Tout est interdit par la loi ! (Pour changer…) Légalement, il n’est pas possible d’utiliser des réservoirs en béton, ce qui est absurde. Le site Ec’eau logis a tous les détails, et est géré par un vrai passionné. Lisez aussi les premiers paragraphes de l’article d’eautarcie qui résume la situation actuelle. Les Belges sont très en avance sur nous dans ce domaine, bravo ! Le plus important est de séparer les deux réseaux d’eau afin que l’eau de pluie ne puisse pas entrer dans le réseau d’eau de la ville. Ensuite, je ne ferai plus rien avec l’eau de pluie. Il sera nécessaire de filtrer l’eau avant de pouvoir l’utiliser à d’autres fins que l’arrosage et les toilettes. Nous devrons également effectuer plusieurs tests en laboratoire pour déterminer si elle peut être utilisée sans danger. Nous comparerons les résultats à ceux obtenus par notre réseau d’eau municipal.

Elle sera d’abord utilisée pour les toilettes, l’arrosage et le nettoyage, puis pour la machine à laver. Après avoir installé l’équipement, nous l’utiliserons dans le chauffe-eau et la douche.

En attendant d’en savoir plus sur l’installation, regardons les photos de la construction du réservoir. Dans quelques jours, nous appliquerons une couche de mortier/ciment sur la citerne pour augmenter son étanchéité. Ensuite, nous poserons des carreaux sur le sol pour faciliter l’entretien.

Cécile inspecte la qualité du travail. Les maçons ont déjà installé le coffrage de la cave. Le béton est ensuite coulé entre la terre et le coffrage. Pour éviter les problèmes de stabilité du sol et la pluie, le terrassement et la maçonnerie peuvent être réalisés simultanément.

Le fond de la cave n’est toujours pas terminé. Les maçons viennent de couler du béton avec un treillis métallique pour lui donner de la résistance. J’ai oublié de vérifier, mais nous avons généralement une structure métallique qui court le long des murs. Pour la rigidité, ils ajoutent de longues tiges métalliques. Même si j’espère qu’il n’y a pas de fuites, cela ne devrait pas bouger du fait de la compacité du sol. ).

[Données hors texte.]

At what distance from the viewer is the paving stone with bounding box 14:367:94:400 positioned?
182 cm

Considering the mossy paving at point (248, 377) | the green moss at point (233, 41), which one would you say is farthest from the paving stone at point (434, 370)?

Vous pouvez voir le coffrage de la citerne en arrière-plan, juste derrière le mur du sous-sol. La citerne est visible à gauche (Nord). La cave est à droite (Sud). Le tout est situé sous le garage, qui se trouve à l’est.

Hop, c’est coulé !

Il y a un nombre impressionnant d’armatures à l’intérieur pour éviter que le coffrage ne se déforme lors du coulage du béton.

citerne eau

Il était temps que le béton soit coulé, puisqu’il l’a été dès le lendemain ! Après plusieurs semaines de soleil, il était enfin temps de couler le béton.

J’ai pu tester l’efficacité du puisard de la cave. C’est parfait ! Toute l’eau s’écoule vers ce point.

Après la pluie, le temps agréable (je suppose…). C’est l’occasion de finir le fond de la citerne avec une belle pente vers son puisard. Cela risque d’être difficile à carreler… On attendra !

Voilà, c’est fait. Nous serons bientôt de retour avec d’autres articles sur le hérisson.